3. Select SSO Type as SAML from the dropdown.
4. Type SAML SSO Config in the Name field and click Upload Configuration File associated with Identity Configuration.
5. If business units (BU) are enabled for your organization, select the BU.
6. Select the downloaded Federated Metadata XML file from your local machine.
   
7. Click Validate.
8. Once validated, turn the SAML SSO Config toggle on.
9. Click Save to complete the configuration. Users can now use SAML for authentication.

Using SAML to log in to Responsive

Users can log in to Responsive using SAML in three ways - from the Azure portal, from app.rfpio.com, or from an instance-specific URL.
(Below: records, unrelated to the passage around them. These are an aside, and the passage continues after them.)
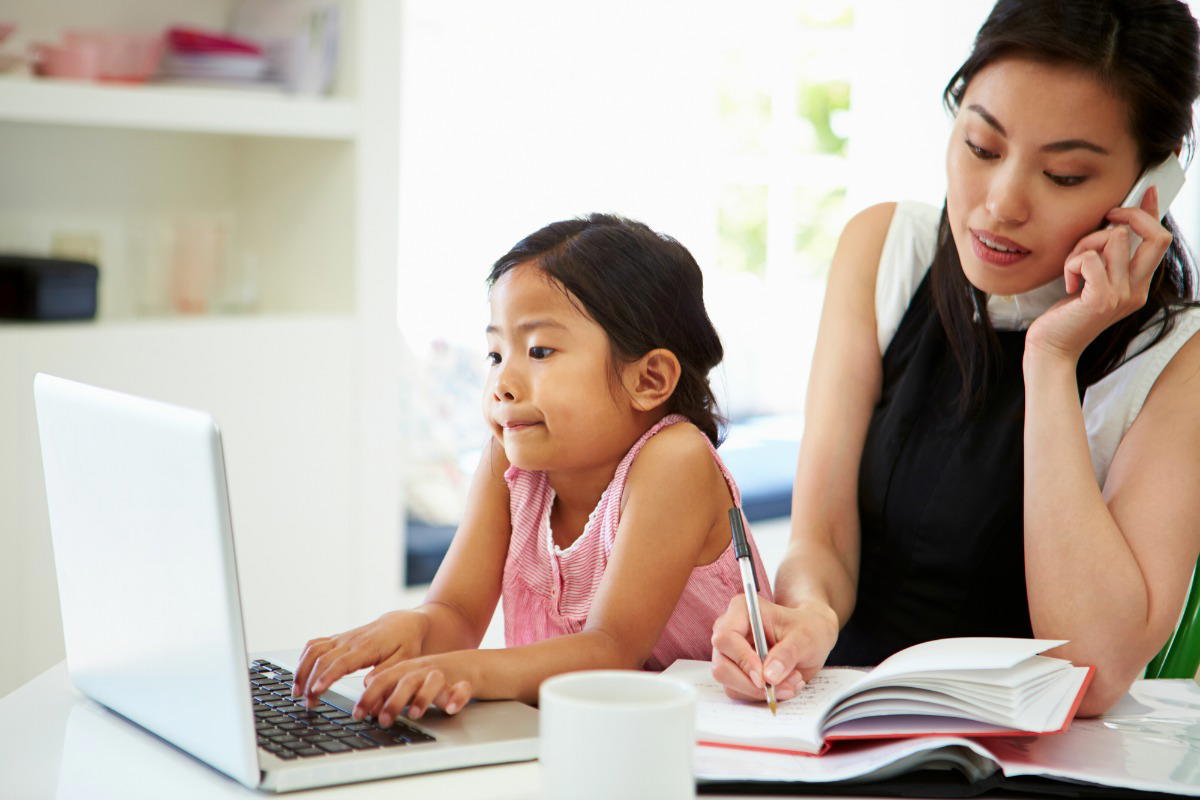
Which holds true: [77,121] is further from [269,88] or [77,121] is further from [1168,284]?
[1168,284]

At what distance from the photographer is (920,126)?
421 centimetres

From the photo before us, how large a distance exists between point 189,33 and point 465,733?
6.83 feet

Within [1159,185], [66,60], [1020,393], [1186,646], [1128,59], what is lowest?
[1186,646]

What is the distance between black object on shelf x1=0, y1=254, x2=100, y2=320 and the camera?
7.99 ft

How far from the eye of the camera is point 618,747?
2.31 ft

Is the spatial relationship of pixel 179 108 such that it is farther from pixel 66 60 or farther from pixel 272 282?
pixel 272 282

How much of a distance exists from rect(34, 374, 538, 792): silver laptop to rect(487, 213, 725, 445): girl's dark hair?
407 millimetres

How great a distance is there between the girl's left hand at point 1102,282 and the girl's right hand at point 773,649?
0.37m

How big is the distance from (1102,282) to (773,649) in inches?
20.2

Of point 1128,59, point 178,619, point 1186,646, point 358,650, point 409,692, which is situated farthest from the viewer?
point 1186,646

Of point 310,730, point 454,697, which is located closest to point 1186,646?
point 454,697

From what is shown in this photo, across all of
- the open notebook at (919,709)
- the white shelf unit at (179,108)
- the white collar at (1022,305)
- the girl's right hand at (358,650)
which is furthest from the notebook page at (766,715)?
the white shelf unit at (179,108)

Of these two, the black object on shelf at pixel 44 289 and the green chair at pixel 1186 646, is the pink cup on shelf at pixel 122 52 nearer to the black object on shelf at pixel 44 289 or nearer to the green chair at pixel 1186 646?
the black object on shelf at pixel 44 289

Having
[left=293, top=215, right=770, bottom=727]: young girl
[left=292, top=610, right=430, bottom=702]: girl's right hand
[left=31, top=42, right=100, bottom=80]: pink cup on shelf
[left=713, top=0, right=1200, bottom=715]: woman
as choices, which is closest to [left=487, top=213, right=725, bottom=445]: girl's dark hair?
[left=293, top=215, right=770, bottom=727]: young girl
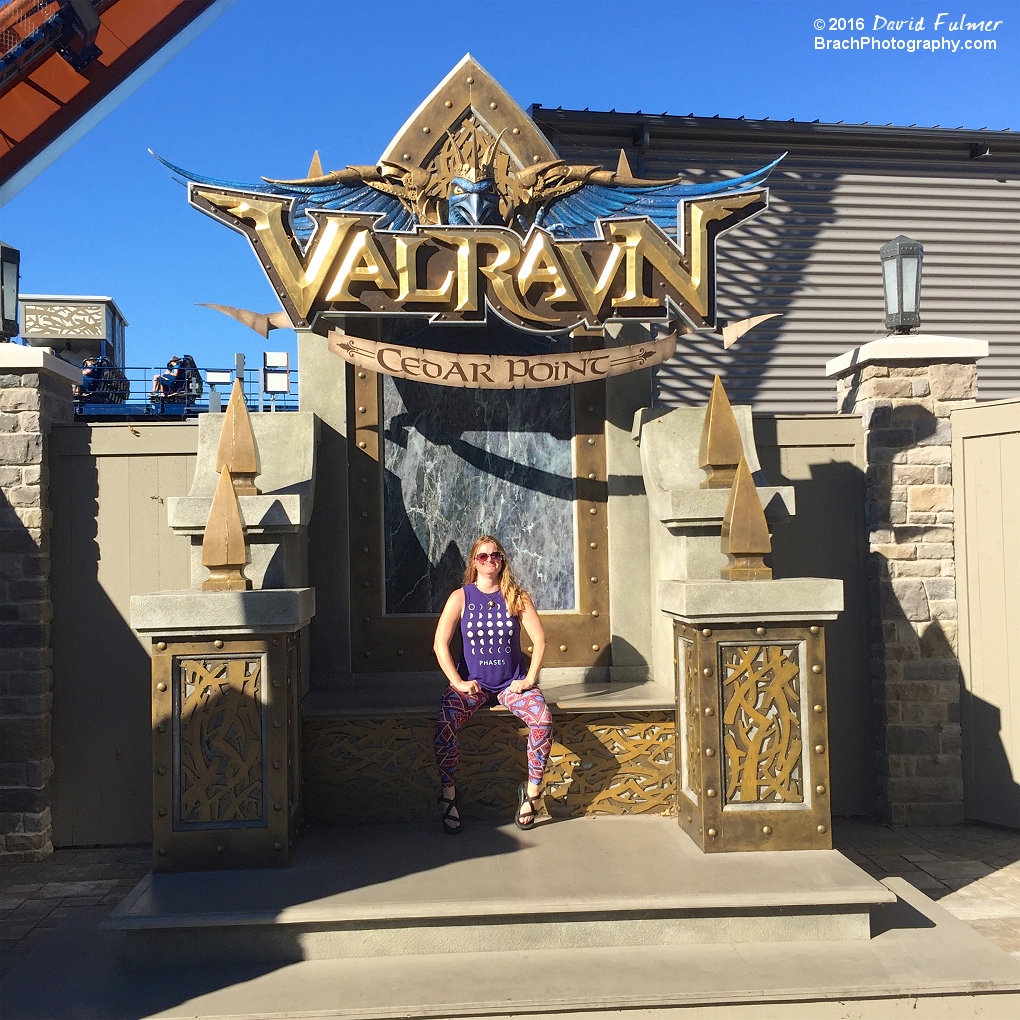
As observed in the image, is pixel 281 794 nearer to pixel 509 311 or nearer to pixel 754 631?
pixel 754 631

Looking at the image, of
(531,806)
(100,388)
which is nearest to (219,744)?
(531,806)

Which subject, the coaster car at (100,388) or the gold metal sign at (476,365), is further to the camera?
the coaster car at (100,388)

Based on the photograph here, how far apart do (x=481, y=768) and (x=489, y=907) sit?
4.12 ft

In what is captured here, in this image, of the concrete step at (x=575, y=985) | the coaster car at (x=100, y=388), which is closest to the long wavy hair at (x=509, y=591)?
the concrete step at (x=575, y=985)

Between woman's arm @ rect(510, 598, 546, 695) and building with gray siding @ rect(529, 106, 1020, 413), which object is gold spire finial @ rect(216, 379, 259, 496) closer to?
woman's arm @ rect(510, 598, 546, 695)

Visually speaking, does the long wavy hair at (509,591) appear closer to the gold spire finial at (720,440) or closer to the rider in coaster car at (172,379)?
the gold spire finial at (720,440)

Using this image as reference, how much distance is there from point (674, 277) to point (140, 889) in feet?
15.6

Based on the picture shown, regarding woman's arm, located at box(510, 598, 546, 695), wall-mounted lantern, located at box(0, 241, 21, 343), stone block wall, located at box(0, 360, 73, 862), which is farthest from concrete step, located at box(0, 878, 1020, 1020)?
wall-mounted lantern, located at box(0, 241, 21, 343)

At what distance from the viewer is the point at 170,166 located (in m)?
5.98

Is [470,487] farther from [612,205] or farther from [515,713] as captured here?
[612,205]

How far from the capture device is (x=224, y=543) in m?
4.73

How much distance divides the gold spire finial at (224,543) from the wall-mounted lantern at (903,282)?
5.06m

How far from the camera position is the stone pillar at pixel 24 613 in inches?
249

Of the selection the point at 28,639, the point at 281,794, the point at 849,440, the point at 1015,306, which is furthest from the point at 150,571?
the point at 1015,306
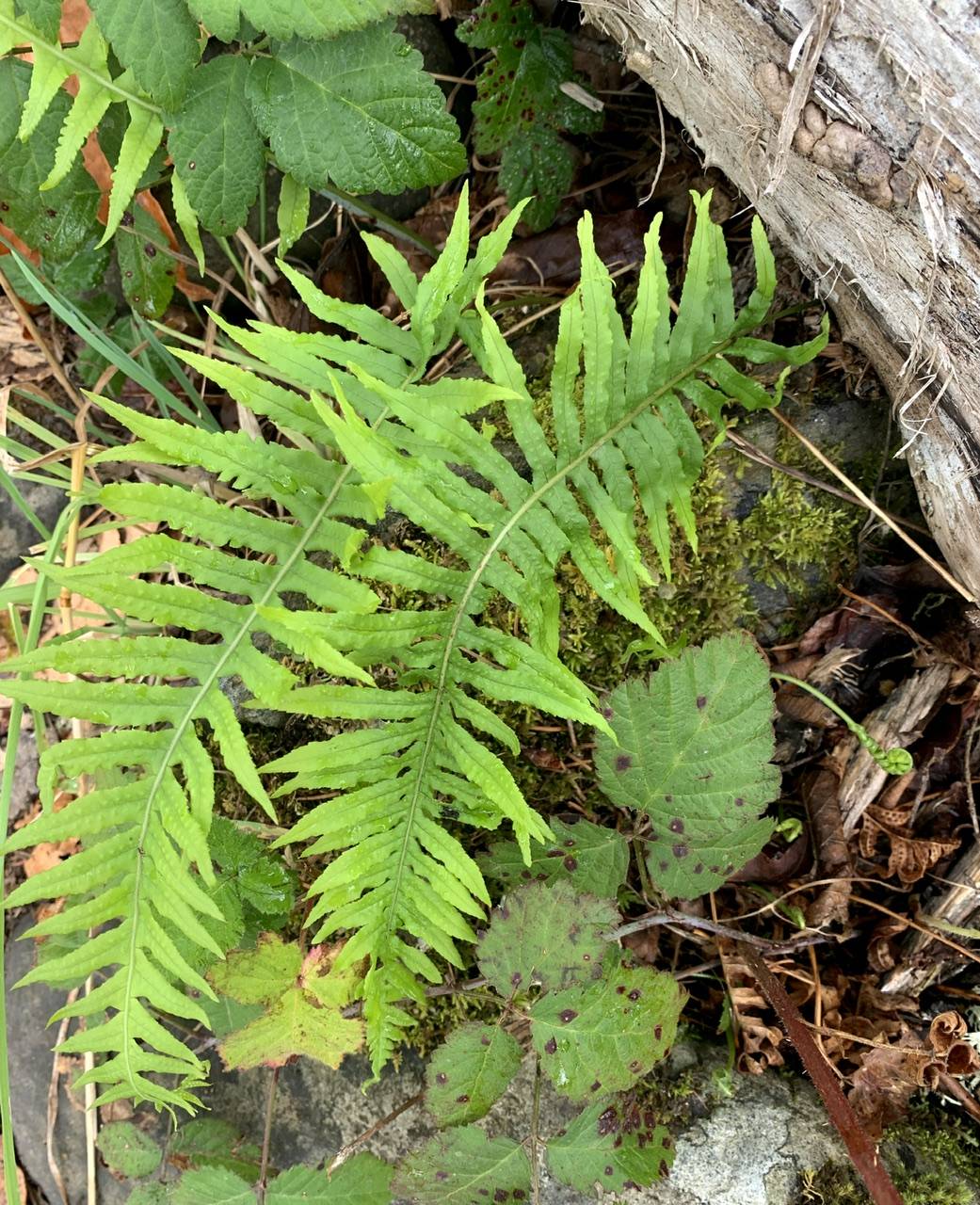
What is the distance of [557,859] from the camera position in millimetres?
2146

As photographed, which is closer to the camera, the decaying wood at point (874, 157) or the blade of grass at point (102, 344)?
the decaying wood at point (874, 157)

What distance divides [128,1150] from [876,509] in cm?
278

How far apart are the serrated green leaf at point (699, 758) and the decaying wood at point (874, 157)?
60cm

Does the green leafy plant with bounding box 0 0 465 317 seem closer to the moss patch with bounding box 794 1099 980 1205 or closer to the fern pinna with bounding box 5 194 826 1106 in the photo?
the fern pinna with bounding box 5 194 826 1106

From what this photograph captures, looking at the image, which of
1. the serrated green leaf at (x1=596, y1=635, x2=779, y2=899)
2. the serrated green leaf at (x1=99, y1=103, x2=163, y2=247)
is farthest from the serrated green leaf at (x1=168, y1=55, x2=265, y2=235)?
the serrated green leaf at (x1=596, y1=635, x2=779, y2=899)

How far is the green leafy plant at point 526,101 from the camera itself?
2.24 meters

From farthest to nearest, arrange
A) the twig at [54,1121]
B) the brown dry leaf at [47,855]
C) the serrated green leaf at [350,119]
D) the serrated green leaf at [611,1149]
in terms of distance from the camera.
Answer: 1. the brown dry leaf at [47,855]
2. the twig at [54,1121]
3. the serrated green leaf at [350,119]
4. the serrated green leaf at [611,1149]

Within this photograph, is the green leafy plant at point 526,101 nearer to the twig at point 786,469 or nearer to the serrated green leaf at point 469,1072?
the twig at point 786,469

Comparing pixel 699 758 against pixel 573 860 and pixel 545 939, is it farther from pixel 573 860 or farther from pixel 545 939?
pixel 545 939

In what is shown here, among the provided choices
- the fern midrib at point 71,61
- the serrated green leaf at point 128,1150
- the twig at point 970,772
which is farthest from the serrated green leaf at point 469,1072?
the fern midrib at point 71,61

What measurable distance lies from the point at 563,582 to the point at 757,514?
56 centimetres

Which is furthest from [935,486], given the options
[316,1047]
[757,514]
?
[316,1047]

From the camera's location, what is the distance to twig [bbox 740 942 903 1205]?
6.05 ft

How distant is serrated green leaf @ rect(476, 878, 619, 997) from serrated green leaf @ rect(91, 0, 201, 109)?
2.00 meters
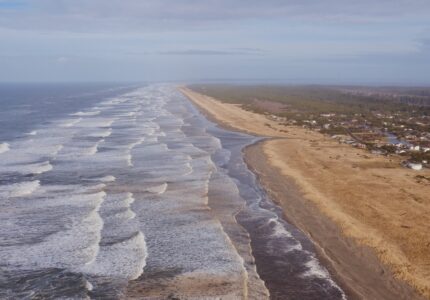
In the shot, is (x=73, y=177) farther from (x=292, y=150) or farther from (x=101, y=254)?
(x=292, y=150)

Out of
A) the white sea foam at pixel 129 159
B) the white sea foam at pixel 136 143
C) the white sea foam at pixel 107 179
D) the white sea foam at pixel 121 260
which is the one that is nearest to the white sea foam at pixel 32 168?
the white sea foam at pixel 107 179

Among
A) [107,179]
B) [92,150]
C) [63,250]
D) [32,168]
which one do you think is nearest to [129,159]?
[92,150]

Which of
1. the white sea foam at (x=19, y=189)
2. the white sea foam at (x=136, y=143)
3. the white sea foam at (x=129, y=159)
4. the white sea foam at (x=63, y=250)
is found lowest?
the white sea foam at (x=136, y=143)

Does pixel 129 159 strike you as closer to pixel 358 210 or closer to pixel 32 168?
pixel 32 168

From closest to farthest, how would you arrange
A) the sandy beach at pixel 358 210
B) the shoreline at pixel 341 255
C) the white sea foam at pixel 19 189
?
the shoreline at pixel 341 255, the sandy beach at pixel 358 210, the white sea foam at pixel 19 189

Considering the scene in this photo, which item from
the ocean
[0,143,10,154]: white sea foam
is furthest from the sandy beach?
[0,143,10,154]: white sea foam

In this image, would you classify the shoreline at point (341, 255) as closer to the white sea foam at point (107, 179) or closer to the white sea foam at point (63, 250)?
the white sea foam at point (63, 250)

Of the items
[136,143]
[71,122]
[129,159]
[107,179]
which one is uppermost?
[107,179]
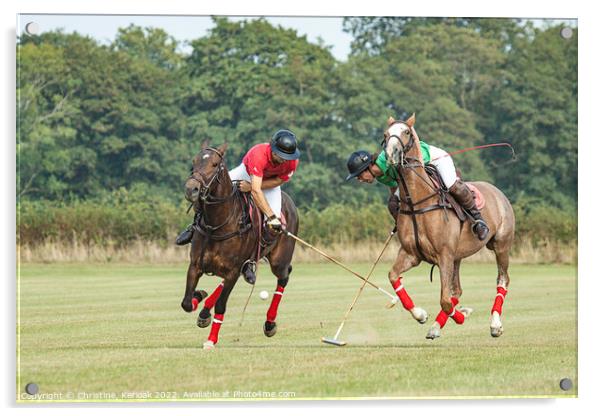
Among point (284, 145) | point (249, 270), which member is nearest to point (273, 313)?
point (249, 270)

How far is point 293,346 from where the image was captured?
13.3 metres

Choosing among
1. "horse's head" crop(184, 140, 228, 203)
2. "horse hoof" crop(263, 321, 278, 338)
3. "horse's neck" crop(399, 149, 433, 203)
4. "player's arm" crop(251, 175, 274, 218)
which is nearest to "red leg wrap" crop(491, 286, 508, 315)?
"horse's neck" crop(399, 149, 433, 203)

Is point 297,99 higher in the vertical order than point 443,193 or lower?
higher

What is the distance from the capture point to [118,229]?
90.9 feet

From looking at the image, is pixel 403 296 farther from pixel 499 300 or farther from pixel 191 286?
pixel 191 286

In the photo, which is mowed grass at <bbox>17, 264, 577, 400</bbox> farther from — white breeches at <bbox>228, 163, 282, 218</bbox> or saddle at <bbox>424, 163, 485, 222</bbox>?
white breeches at <bbox>228, 163, 282, 218</bbox>

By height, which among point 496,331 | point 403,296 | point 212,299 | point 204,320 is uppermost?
point 403,296

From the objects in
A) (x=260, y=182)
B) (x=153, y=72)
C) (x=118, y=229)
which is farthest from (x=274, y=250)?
(x=153, y=72)

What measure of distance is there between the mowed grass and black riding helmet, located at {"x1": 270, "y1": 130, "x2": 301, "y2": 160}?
6.57 ft

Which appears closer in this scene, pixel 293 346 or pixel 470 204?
pixel 470 204

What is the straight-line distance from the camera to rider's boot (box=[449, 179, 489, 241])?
508 inches

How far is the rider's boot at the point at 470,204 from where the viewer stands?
1291cm

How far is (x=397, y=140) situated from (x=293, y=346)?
271 cm

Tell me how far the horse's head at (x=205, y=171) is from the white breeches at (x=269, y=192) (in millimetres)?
1425
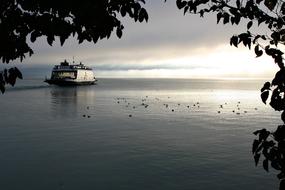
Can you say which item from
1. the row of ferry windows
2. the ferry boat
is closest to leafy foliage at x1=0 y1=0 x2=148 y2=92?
the ferry boat

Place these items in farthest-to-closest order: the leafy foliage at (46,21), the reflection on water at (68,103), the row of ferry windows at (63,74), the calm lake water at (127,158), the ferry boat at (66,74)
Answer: the row of ferry windows at (63,74) < the ferry boat at (66,74) < the reflection on water at (68,103) < the calm lake water at (127,158) < the leafy foliage at (46,21)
Logging in from the Azure portal

1. In the Azure portal, click Entra ID > Enterprise Applications > RFPIO.
   
2. Click Properties from the left pane.
   
3. Click the Copy icon associated with User access URL.
   
4. Paste the copied URL in your browser tab and press Enter. You will be redirected to the Microsoft login page.
5. Provide your valid credentials. You will be redirected to Responsive.

Logging in from app.rfpio.com

1. Provide your email address and click SAML.
2. Click Sign In Using SAML. You will be logged in to Responsive.

Logging in from instance-specific URL

To login using instance specific URL, contact your account manager. You can bookmark the URL in your browser.

Just-in-Time provisioning

With Just-in-Time provisioning, you can use a SAML assertion to create regular and portal users on the fly the first time they try to log in. This eliminates the need to create user accounts in advance. For example, if you recently added an employee to your organization and have provided access to Responsive in your SAML Identity Provider, you don't need to manually create the user in Responsive. When they log in with single sign-on for the 1st time, their account is automatically created for them, eliminating the time and effort with on-boarding the account. The new user can be assigned as Admin or Manager or Team Member role by defining the role in the SAML integration. Choose None. It helps in protecting unauthorized user login through SAML.

You can also select the default BU (if enabled for your company) for which the SSO login has to be configured.